Start of Block
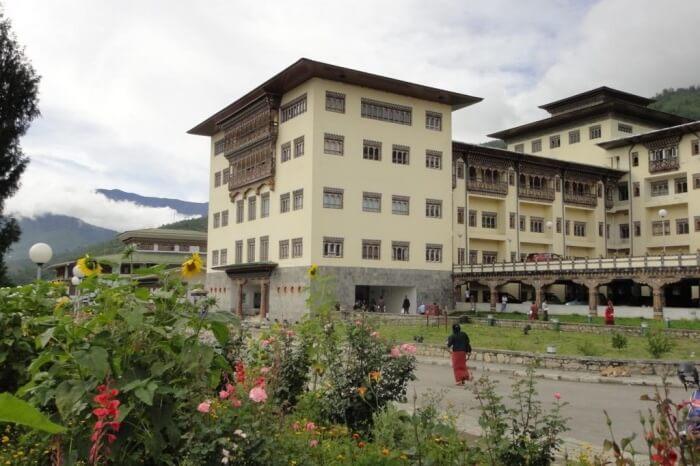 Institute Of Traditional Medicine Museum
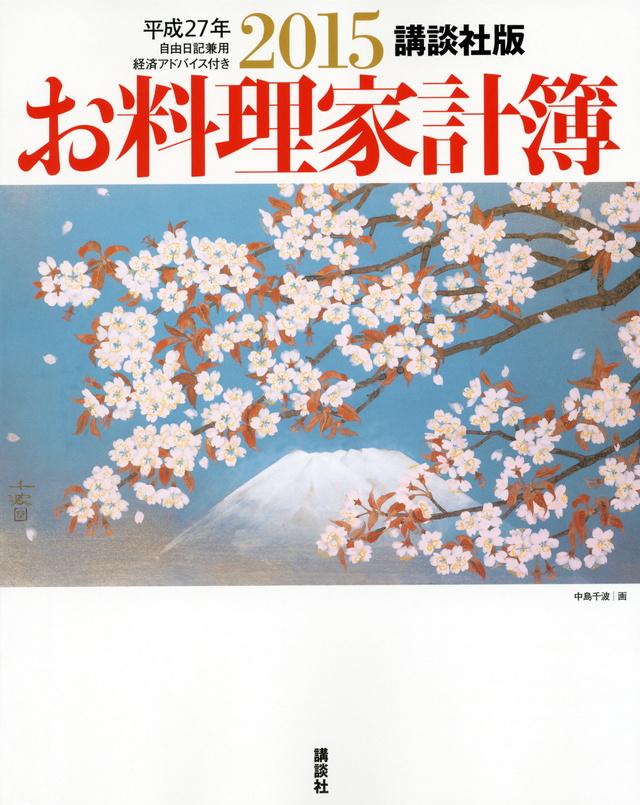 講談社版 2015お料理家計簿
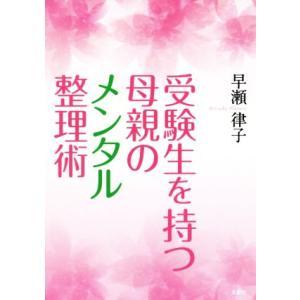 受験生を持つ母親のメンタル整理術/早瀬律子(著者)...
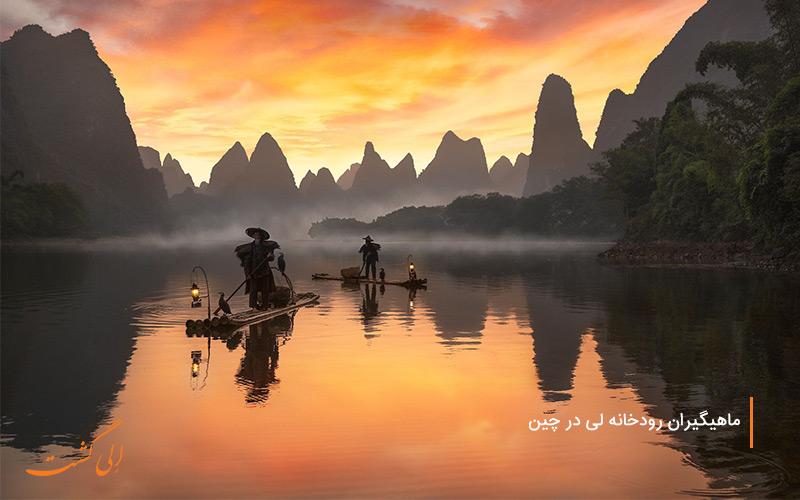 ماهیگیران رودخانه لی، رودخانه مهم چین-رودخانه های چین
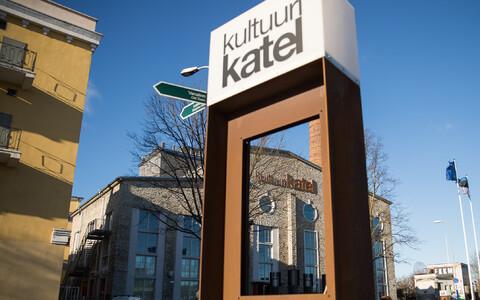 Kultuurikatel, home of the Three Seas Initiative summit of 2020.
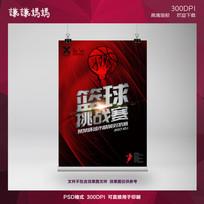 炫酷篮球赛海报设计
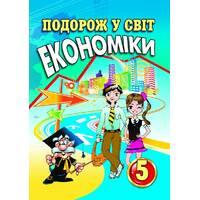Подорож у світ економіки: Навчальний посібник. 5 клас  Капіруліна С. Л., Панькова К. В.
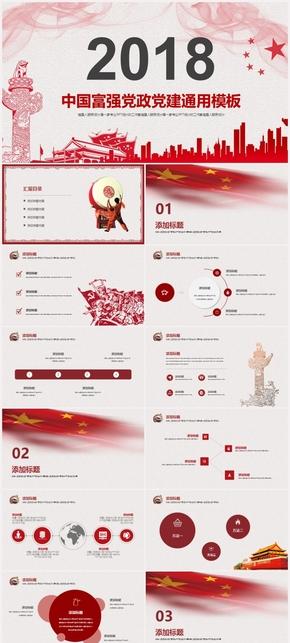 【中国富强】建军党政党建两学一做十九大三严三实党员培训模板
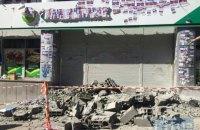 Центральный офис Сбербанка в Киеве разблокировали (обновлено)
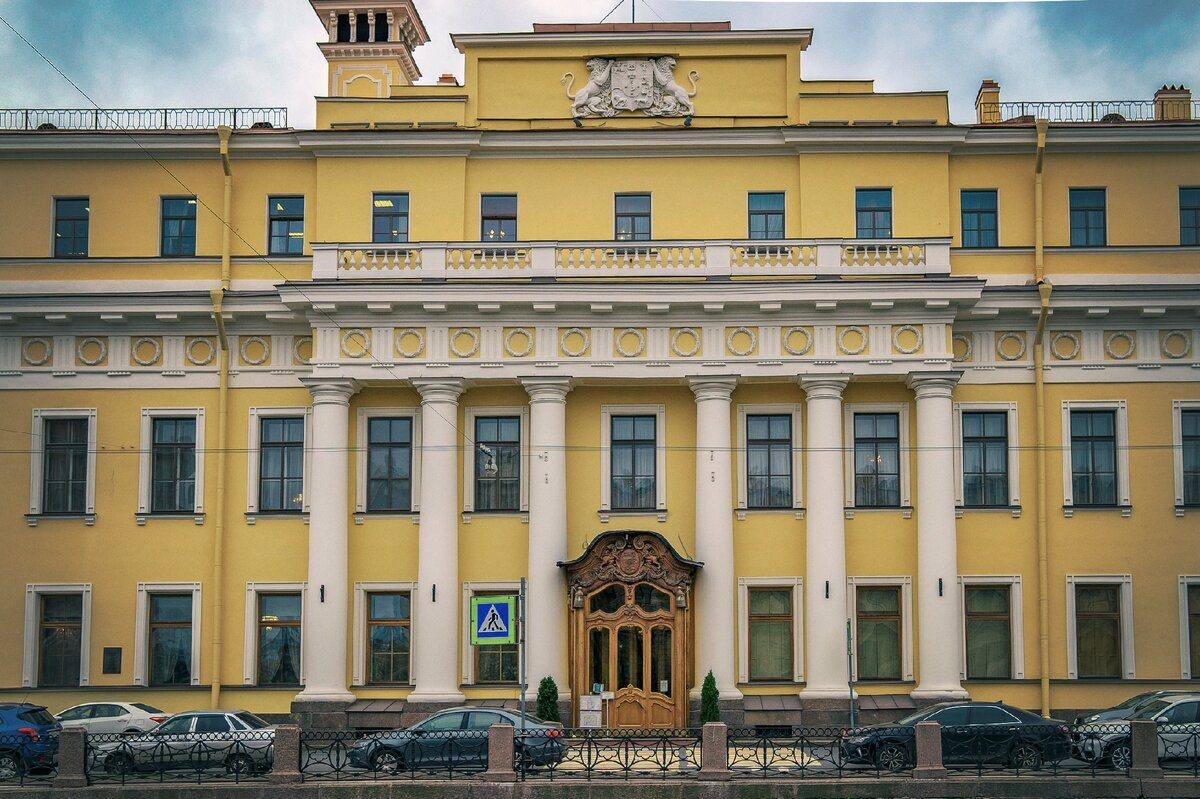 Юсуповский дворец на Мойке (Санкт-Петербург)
End of Block
▶ _PROBLEM DESCRIPTION_:
Starting at the line that contains "講談社版 2015お料理家計簿", write out exactly each line through the last one in the listing above, leaving out the pictures and adding nothing else.

▶ _WRITTEN SOLUTION_:
 講談社版 2015お料理家計簿
 受験生を持つ母親のメンタル整理術/早瀬律子(著者)...
 ماهیگیران رودخانه لی، رودخانه مهم چین-رودخانه های چین
 Kultuurikatel, home of the Three Seas Initiative summit of 2020.
 炫酷篮球赛海报设计
Подорож у світ економіки: Навчальний посібник. 5 клас  Капіруліна С. Л., Панькова К. В.
 【中国富强】建军党政党建两学一做十九大三严三实党员培训模板
 Центральный офис Сбербанка в Киеве разблокировали (обновлено)
 Юсуповский дворец на Мойке (Санкт-Петербург)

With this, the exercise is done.